The key themes are: social responsibility (the central message — we are all responsible for each other), class and inequality (the Birlings represent upper-class privilege and indifference), generational divide (Sheila and Eric learn; Mr and Mrs Birling do not), gender (Eva Smith's vulnerability as a working-class woman in a patriarchal society), guilt and denial (each character reacts differently to their role in Eva's death), and power and exploitation (how the powerful abuse the powerless). Social responsibility is by far the most commonly examined theme.
What quotations should I learn for An Inspector Calls?
Focus on 15-20 key quotations. Essential ones: 'We are members of one body. We are responsible for each other' (Inspector — the play's thesis), 'a man has to mind his own business and look after himself and his own' (Birling — foil to the Inspector's message), 'Fire and blood and anguish' (Inspector — prophetic warning), 'But these girls aren't cheap labour — they're people' (Sheila — empathy), 'I'm ashamed of you' (Eric to his parents), 'The famous younger generation who know it all' (Birling — ironic dismissal), 'I don't think we can help him much now' (Sheila — recognition of damage done), and 'You began to learn something. And now you've stopped' (Inspector — to Mrs Birling).
How do I write about Priestley's message in An Inspector Calls?
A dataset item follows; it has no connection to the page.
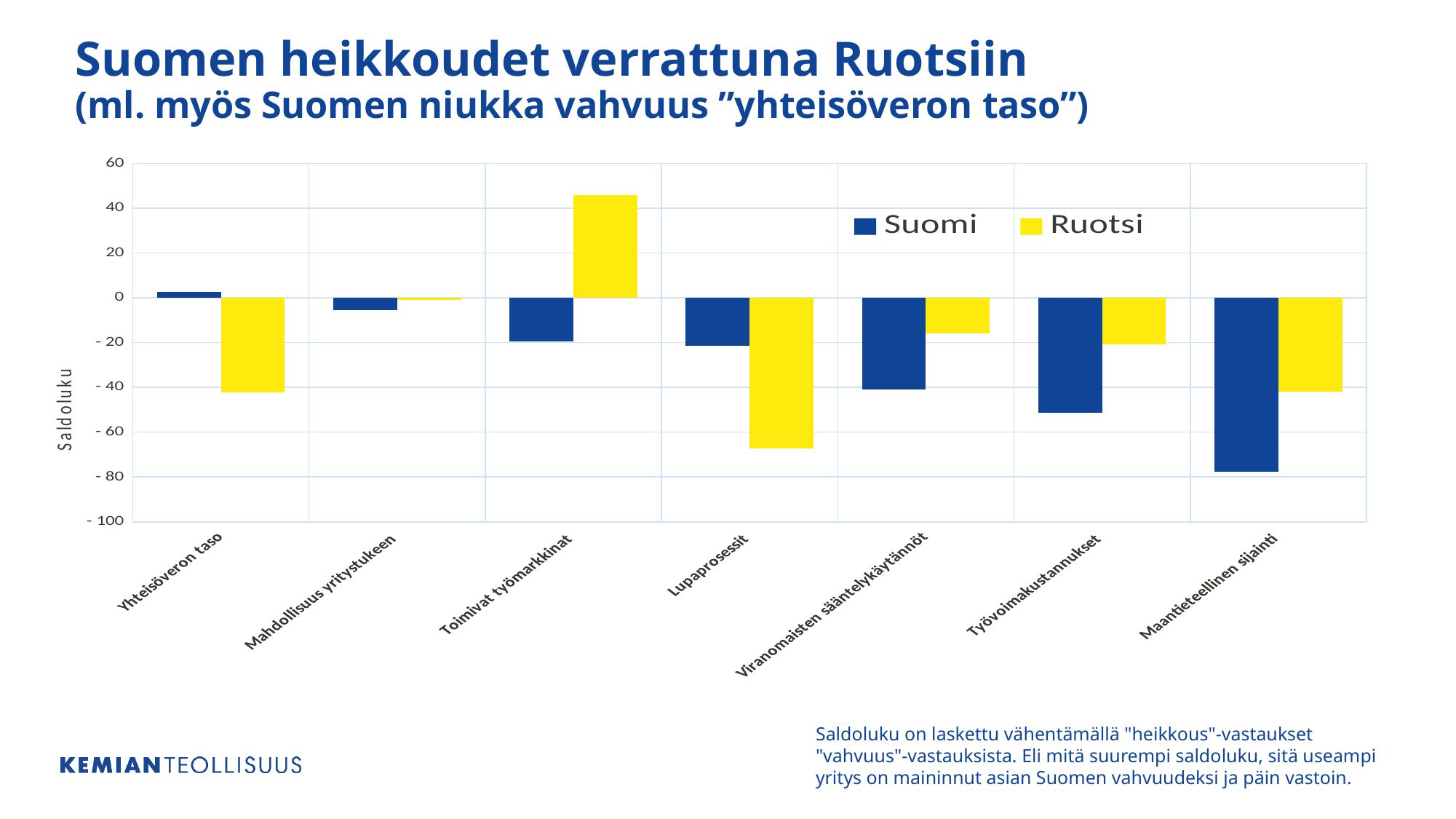
Which category has the highest value for Ruotsi? Toimivat työmarkkinat Is the value for Ruotsi in Toimivat työmarkkinat greater or less than 40? greater Which category has the lowest value for Suomi? Maantieteellinen sijainti What kind of chart is shown on the slide? bar chart For Maantieteellinen sijainti, which series has the larger value, Suomi or Ruotsi? Ruotsi What is the label of the vertical axis? Saldoluku Is the value for Suomi in Työvoimakustannukset greater or less than -40? less Is the value for Suomi in Maantieteellinen sijainti greater or less than -60? less For Lupaprosessit, which series has the larger value, Suomi or Ruotsi? Suomi How many categories are shown on the x axis? 7 Which category has the lowest value for Ruotsi? Lupaprosessit How many series does the legend list? 2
Priestley wrote the play in 1945 but set it in 1912 for a deliberate purpose: the audience knows that the Edwardian confidence of Mr Birling ('the Titanic — she sails next week... absolutely unsinkable') is misplaced — two world wars and massive social upheaval followed. Priestley uses dramatic irony to undermine Birling's capitalist certainty and promote his own socialist message. When writing about Priestley's message, always link the text to his intentions: he wanted to persuade a 1945 audience (who had just lived through the war) to build a more equal, socially responsible post-war society — not return to the selfish individualism of the Edwardian era.
Do I need to know the full plot of An Inspector Calls?
You need to know the plot well enough to reference specific moments and trace character development, but the exam does not ask you to retell it. Focus on understanding the structure: how each character's confession is revealed, the order of interrogation and why it matters, the dramatic turning points (Sheila returning the ring, Eric's revelation, Gerald's phone call), and the ending's ambiguity. Priestley structures the play so that each revelation increases the moral pressure — understanding this structure is more valuable than memorising every plot detail.
What is the difference between the Inspector and Mr Birling?
They are deliberate foils. Birling represents capitalist individualism — 'a man has to mind his own business'. The Inspector represents social responsibility — 'We are members of one body'. Birling is confident, self-important, and wrong about everything (the Titanic, no war coming, labour unrest settling down). The Inspector is calm, authoritative, and morally certain. Priestley uses their opposition to present two competing visions of society and leaves no ambiguity about which he endorses. The strongest essays explore how Priestley uses both characters as mouthpieces for political ideas rather than simply as realistic individuals.